▸ Exercise details: Only lines holding "common" are needed; copy each of them from the data below.

Saved data entries:
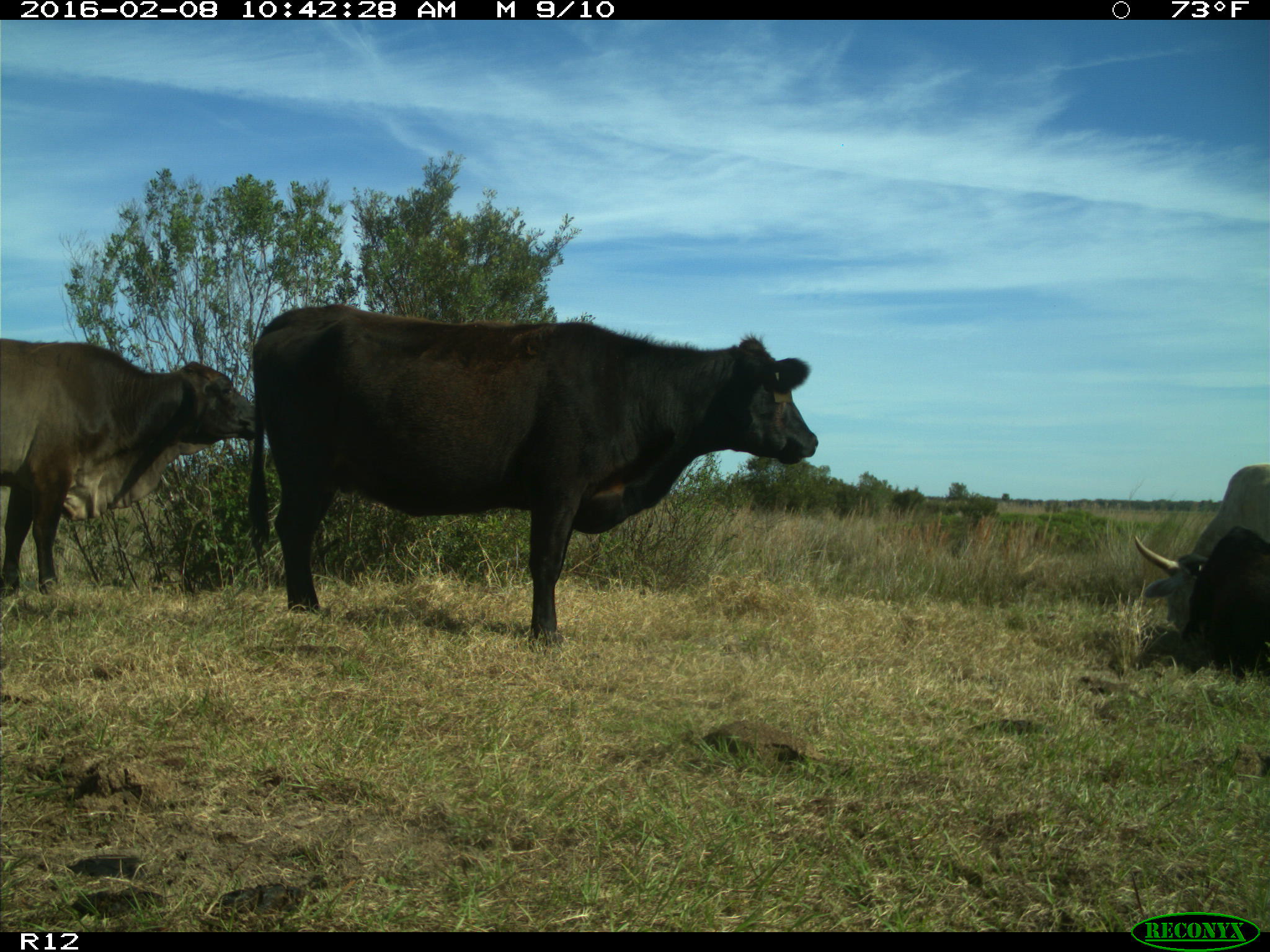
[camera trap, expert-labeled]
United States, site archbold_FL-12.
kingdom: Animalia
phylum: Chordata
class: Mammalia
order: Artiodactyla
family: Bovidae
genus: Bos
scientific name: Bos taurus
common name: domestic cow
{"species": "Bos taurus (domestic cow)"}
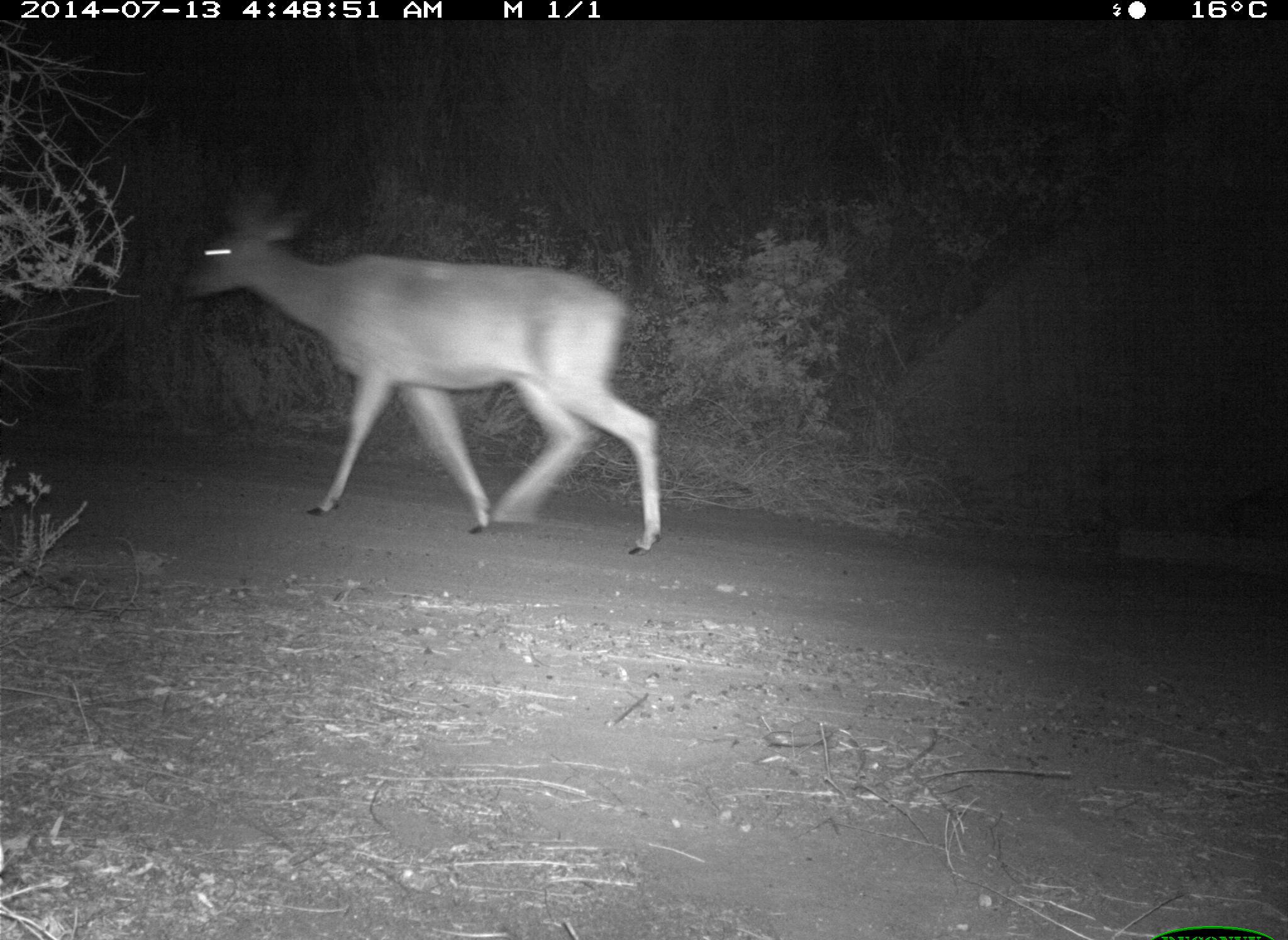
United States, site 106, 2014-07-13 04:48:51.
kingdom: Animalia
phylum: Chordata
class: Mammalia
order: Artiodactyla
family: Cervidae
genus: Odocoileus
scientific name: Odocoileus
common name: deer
==
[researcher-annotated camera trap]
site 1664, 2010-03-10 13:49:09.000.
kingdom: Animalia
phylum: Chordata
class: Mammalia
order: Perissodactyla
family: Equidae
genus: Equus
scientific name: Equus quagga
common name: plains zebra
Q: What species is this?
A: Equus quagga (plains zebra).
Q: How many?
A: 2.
* * *
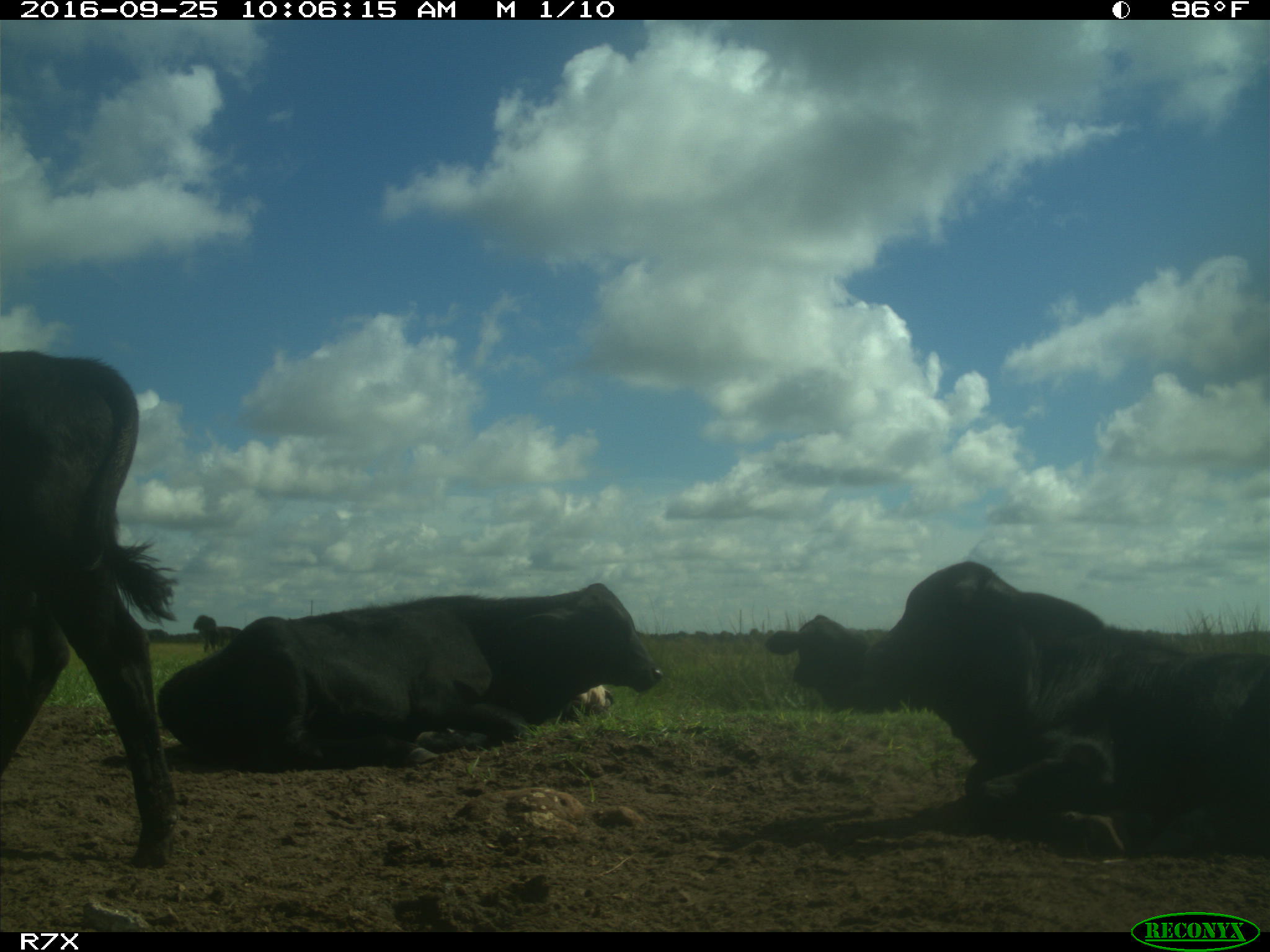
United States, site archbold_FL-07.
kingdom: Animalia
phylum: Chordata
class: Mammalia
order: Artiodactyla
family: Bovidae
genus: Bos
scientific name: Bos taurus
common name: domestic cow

▸ Your response:
common name: domestic cow
common name: deer
common name: plains zebra
common name: domestic cow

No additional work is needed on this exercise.